- [Problem description]:
Output every line of the listing below verbatim, with no changes.

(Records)
====
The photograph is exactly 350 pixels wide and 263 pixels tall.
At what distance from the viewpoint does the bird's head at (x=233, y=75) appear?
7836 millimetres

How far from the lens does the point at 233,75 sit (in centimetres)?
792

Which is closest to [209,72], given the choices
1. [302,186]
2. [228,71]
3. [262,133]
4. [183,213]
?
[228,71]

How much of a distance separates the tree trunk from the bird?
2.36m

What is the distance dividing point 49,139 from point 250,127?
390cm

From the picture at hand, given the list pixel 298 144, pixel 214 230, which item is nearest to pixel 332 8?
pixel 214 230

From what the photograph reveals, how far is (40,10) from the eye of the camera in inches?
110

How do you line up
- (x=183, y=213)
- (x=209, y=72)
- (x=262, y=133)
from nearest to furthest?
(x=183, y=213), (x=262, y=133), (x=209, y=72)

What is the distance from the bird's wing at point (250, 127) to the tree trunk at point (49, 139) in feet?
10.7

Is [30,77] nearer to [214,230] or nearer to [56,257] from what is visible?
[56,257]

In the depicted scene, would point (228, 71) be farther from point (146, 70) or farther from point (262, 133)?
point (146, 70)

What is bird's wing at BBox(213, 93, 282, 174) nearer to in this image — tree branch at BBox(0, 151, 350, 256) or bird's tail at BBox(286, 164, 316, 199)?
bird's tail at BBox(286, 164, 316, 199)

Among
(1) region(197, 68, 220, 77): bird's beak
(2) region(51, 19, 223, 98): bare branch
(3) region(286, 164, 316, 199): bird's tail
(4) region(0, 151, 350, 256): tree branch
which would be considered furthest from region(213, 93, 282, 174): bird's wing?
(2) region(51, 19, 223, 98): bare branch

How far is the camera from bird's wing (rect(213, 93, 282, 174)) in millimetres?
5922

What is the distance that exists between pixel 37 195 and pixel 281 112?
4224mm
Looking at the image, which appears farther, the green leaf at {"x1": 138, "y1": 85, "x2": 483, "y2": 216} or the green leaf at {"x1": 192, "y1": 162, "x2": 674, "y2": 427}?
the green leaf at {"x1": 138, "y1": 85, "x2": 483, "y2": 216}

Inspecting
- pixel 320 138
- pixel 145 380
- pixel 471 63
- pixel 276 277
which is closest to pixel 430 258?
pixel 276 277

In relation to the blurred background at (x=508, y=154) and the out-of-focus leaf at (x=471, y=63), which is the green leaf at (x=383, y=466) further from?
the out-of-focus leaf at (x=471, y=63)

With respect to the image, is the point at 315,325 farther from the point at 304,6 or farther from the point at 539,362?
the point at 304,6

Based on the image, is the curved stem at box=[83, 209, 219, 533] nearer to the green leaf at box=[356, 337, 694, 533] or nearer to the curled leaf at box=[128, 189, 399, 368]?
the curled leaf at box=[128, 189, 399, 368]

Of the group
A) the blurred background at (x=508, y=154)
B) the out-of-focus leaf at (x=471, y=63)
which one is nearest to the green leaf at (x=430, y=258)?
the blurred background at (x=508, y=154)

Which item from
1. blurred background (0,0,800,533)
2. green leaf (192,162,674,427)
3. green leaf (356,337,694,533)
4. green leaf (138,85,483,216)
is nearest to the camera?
====
- [Written response]:
The photograph is exactly 350 pixels wide and 263 pixels tall.
At what distance from the viewpoint does the bird's head at (x=233, y=75) appear?
7836 millimetres

How far from the lens does the point at 233,75 sit (in centimetres)?
792

Which is closest to [209,72], given the choices
1. [302,186]
2. [228,71]
3. [262,133]
4. [183,213]
?
[228,71]

How much of a distance separates the tree trunk from the bird?
2.36m

What is the distance dividing point 49,139 from point 250,127?
390cm

From the picture at hand, given the list pixel 298 144, pixel 214 230, which item is nearest to pixel 332 8?
pixel 214 230

From what the photograph reveals, how far is (40,10) from the eye of the camera in inches?
110

How do you line up
- (x=183, y=213)
- (x=209, y=72)
- (x=262, y=133)
from nearest to furthest?
(x=183, y=213), (x=262, y=133), (x=209, y=72)

What is the distance from the bird's wing at point (250, 127) to the tree trunk at point (49, 139) in feet?
10.7

Is [30,77] nearer to [214,230] or nearer to [56,257] from what is visible?
[56,257]

In the depicted scene, would point (228, 71) be farther from point (146, 70) or farther from point (262, 133)?
point (146, 70)

What is bird's wing at BBox(213, 93, 282, 174) nearer to in this image — tree branch at BBox(0, 151, 350, 256) or bird's tail at BBox(286, 164, 316, 199)?
bird's tail at BBox(286, 164, 316, 199)

Among
(1) region(197, 68, 220, 77): bird's beak
(2) region(51, 19, 223, 98): bare branch
(3) region(286, 164, 316, 199): bird's tail
(4) region(0, 151, 350, 256): tree branch
which would be considered furthest from region(213, 93, 282, 174): bird's wing?
(2) region(51, 19, 223, 98): bare branch

How far is the camera from bird's wing (rect(213, 93, 282, 174)) in millimetres?
5922

What is the distance that exists between pixel 37 195 and pixel 281 112?
4224mm
Looking at the image, which appears farther, the green leaf at {"x1": 138, "y1": 85, "x2": 483, "y2": 216} or the green leaf at {"x1": 192, "y1": 162, "x2": 674, "y2": 427}?
the green leaf at {"x1": 138, "y1": 85, "x2": 483, "y2": 216}

Inspecting
- pixel 320 138
- pixel 145 380
- pixel 471 63
- pixel 276 277
which is closest to pixel 430 258?
pixel 276 277

In relation to the blurred background at (x=508, y=154) and the out-of-focus leaf at (x=471, y=63), which is the green leaf at (x=383, y=466) further from?
the out-of-focus leaf at (x=471, y=63)

With respect to the image, is the point at 315,325 farther from the point at 304,6 or farther from the point at 539,362?
the point at 304,6

Based on the image, is the curved stem at box=[83, 209, 219, 533] nearer to the green leaf at box=[356, 337, 694, 533] or nearer to the curled leaf at box=[128, 189, 399, 368]?
the curled leaf at box=[128, 189, 399, 368]

Of the group
A) the blurred background at (x=508, y=154)
B) the out-of-focus leaf at (x=471, y=63)
which one is nearest to the green leaf at (x=430, y=258)?
the blurred background at (x=508, y=154)

Which item from
1. blurred background (0,0,800,533)
2. green leaf (192,162,674,427)
3. green leaf (356,337,694,533)
4. green leaf (138,85,483,216)
is nearest to the camera?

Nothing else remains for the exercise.